Texto do documento =

Individualismo é uma palavra que provoca polêmicas e mal-entendidos.
Penso que, quando isso acontece, é porque o termo está sendo usado com
múltiplos significados, o que desencadeará emoções diferentes de acordo
com o modo como cada um a entenda.
Individualismo é palavra que determina juízo negativo quando é usada
como sinônimo de egoísmo. O mesmo acontece quando ela é usada para
descrever uma pessoa incompetente para relacionamentos afetivos e para
uma adequada integração em grupos de convívio.
Vale a pena uma reflexão mais rigorosa a respeito do
tema, especialmente porque temos vivido uma fase da nossa história na
qual cresce a tendência na direção do individualismo.
O individualismo tem crescido basicamente em função dos avanços
tecnológicos que nos levam a passar cada vez mais tempo em atividades
solitárias, tais como o uso do computador, de 'mp3 player', de jogos
eletrônicos etc.; isso desde os primeiros anos de vida.

Requisitos do exercício =
1) Diga se cada afirmação abaixo concorda com o texto sobre individualismo, respondendo sim ou não e citando literalmente as palavras do texto que decidem a questão. (a) O crescimento do individualismo se deve basicamente aos avanços tecnológicos. (b) A palavra individualismo é empregada com um único significado. (c) As atividades solitárias citadas começam apenas na vida adulta.
2) Retome o texto sobre individualismo a partir do ponto em que ele termina.

Dados do exercício =
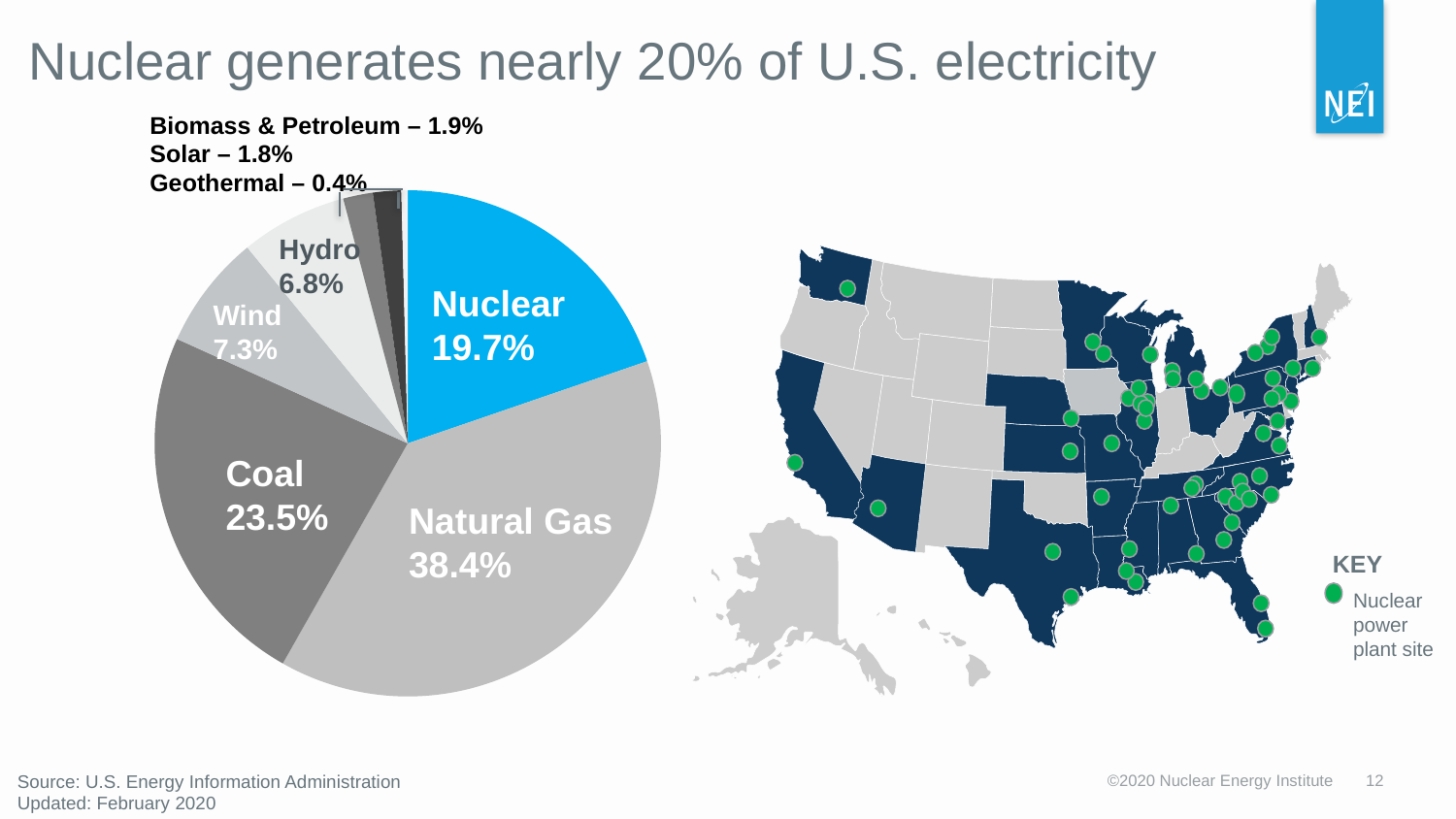
Which energy source has the smallest slice of the pie chart? Geothermal What is the difference in percentage points between Natural Gas and Coal in the pie chart? 14.9 What percentage does the pie chart show for Wind? 7.3% What colour is the Nuclear slice in the pie chart? Blue What share of U.S. electricity does Nuclear generate according to the pie chart? 19.7% What type of chart is used to show the U.S. electricity generation mix? Pie chart Which energy source has the largest slice of the pie chart? Natural Gas How many energy sources are shown in the pie chart? 8 What percentage of the pie chart is Natural Gas? 38.4% What is the value for Geothermal in the pie chart? 0.4% Which is larger in the pie chart, Wind or Hydro? Wind What is the value shown for Coal in the pie chart? 23.5%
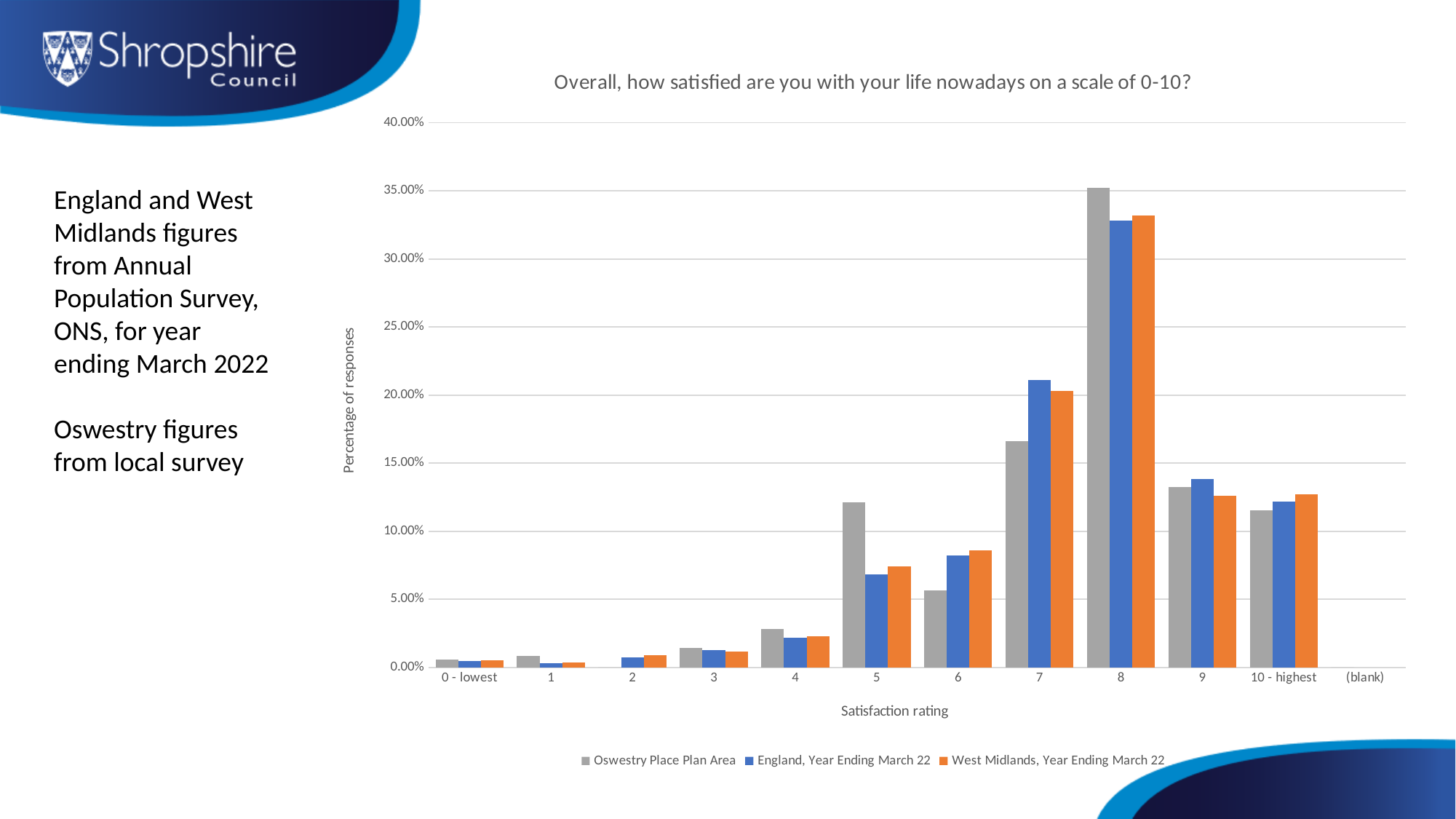
What is the title of the chart? Overall, how satisfied are you with your life nowadays on a scale of 0-10? How many series does the chart legend list? 3 Is the Oswestry Place Plan Area value for rating 8 greater or less than 30.00%? greater Which satisfaction rating has the highest value for the England, Year Ending March 22 series? 8 Is the England, Year Ending March 22 value for rating 7 greater or less than 20.00%? greater At rating 5, which series has the larger value: Oswestry Place Plan Area or England, Year Ending March 22? Oswestry Place Plan Area What type of chart is shown on the slide? Bar chart Do the values for the West Midlands, Year Ending March 22 series rise or fall from rating 5 to rating 8? Rise At rating 7, which series has the larger value: Oswestry Place Plan Area or England, Year Ending March 22? England, Year Ending March 22 Is the England, Year Ending March 22 value for rating 5 greater or less than 10.00%? less How many satisfaction rating categories are shown on the x axis? 12 Which satisfaction rating has the highest value for the Oswestry Place Plan Area series? 8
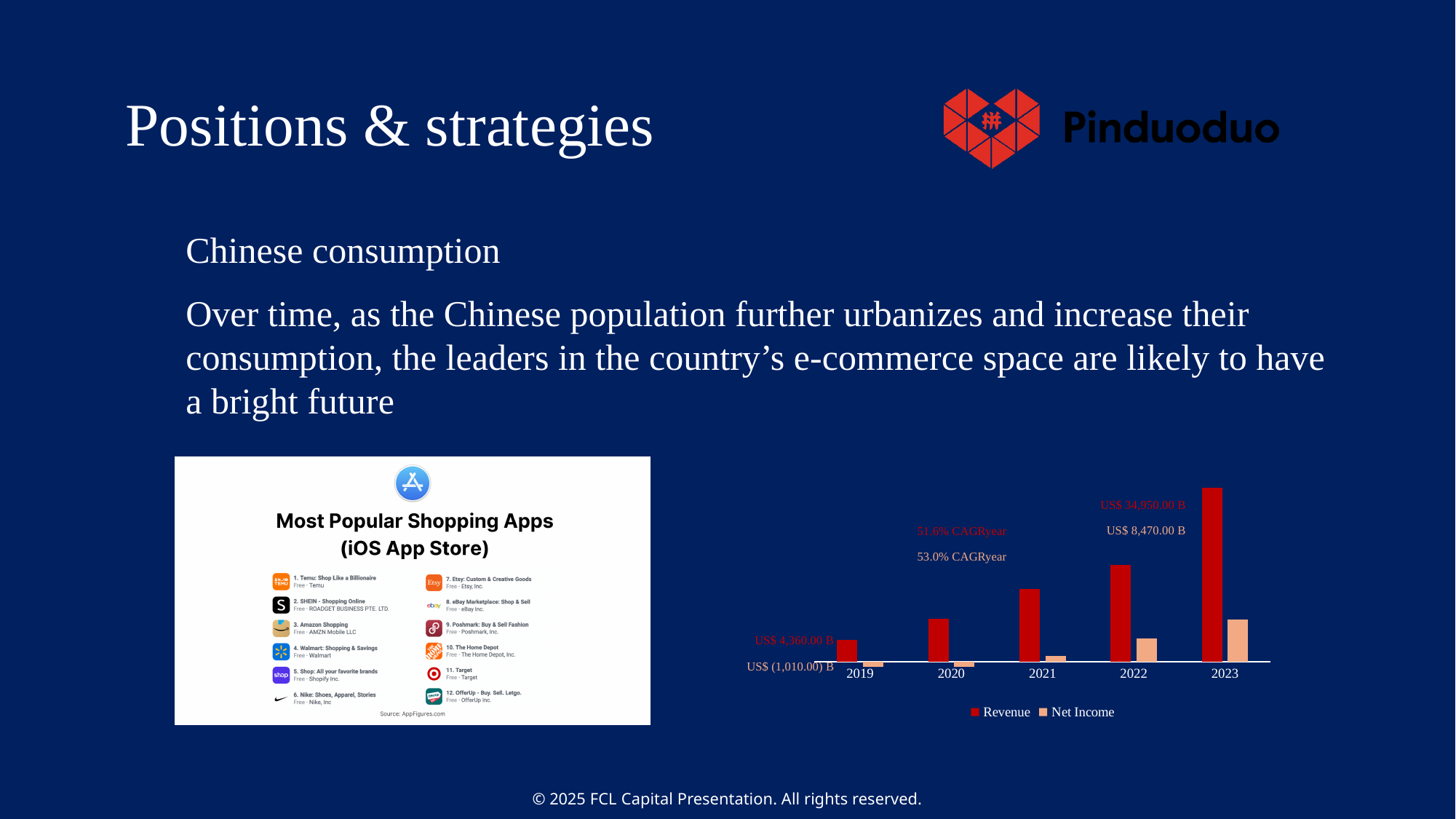
What is the Net Income value labelled for 2019 in the bar chart? US$ (1,010.00) B In 2023, which is larger in the bar chart: Revenue or Net Income? Revenue What is the difference between Revenue and Net Income in 2023 in the bar chart? US$ 26,480.00 B How many years are shown on the x axis of the bar chart? 5 What is the Net Income value labelled for 2023 in the bar chart? US$ 8,470.00 B Does Revenue rise or fall from 2019 to 2023 in the bar chart? rise What is the Revenue value labelled for 2023 in the bar chart? US$ 34,950.00 B What kind of chart is shown on the right side of the slide? bar chart Which year has the lowest Revenue in the bar chart? 2019 What is the Revenue value labelled for 2019 in the bar chart? US$ 4,360.00 B How many series does the legend of the bar chart list? 2 Which year has the highest Revenue in the bar chart? 2023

Respostas por tarefa =
1)
(a) Sim: "O individualismo tem crescido basicamente em função dos avanços tecnológicos".
(b) Não: "o termo está sendo usado com múltiplos significados".
(c) Não: "isso desde os primeiros anos de vida".

2)
É fato também que a disponibilidade da maioria das mães diminuiu porque
elas hoje também trabalham fora de casa. Além disso, é cada vez mais
difícil para as crianças conviverem com outras da mesma idade de forma
espontânea, já que as ruas não são mais o 'playground' que eram.
Podemos definir o individualismo como a capacidade de exercer a própria
individualidade. É curioso porque a palavra individualidade tem
conotação positiva, como a conquista de um estado de autonomia.
Nascemos totalmente sem identidade e em estado de fusão com nossas mães.
Levamos mais de 20 anos para completar o processo de desenvolvimento
interior que definirá nossa individualidade.
Ela é, talvez, uma das nossas maiores conquistas: conseguimos finalmente
nos reconhecer como um ser autônomo, com pensamento próprio e pontos de
vista construídos a partir de nossas próprias vivências - é claro que
influenciado por tudo o que nos cerca.
A individualidade nos faz consciente de nossa condição de solitários, de
que todos os contatos que estabelecemos com “os outros” é um tanto
precário, que nem sempre somos tão bem entendidos como gostaríamos, isso
porque o modo de pensar de cada cérebro é único e a comunicação nem
sempre se estabelece.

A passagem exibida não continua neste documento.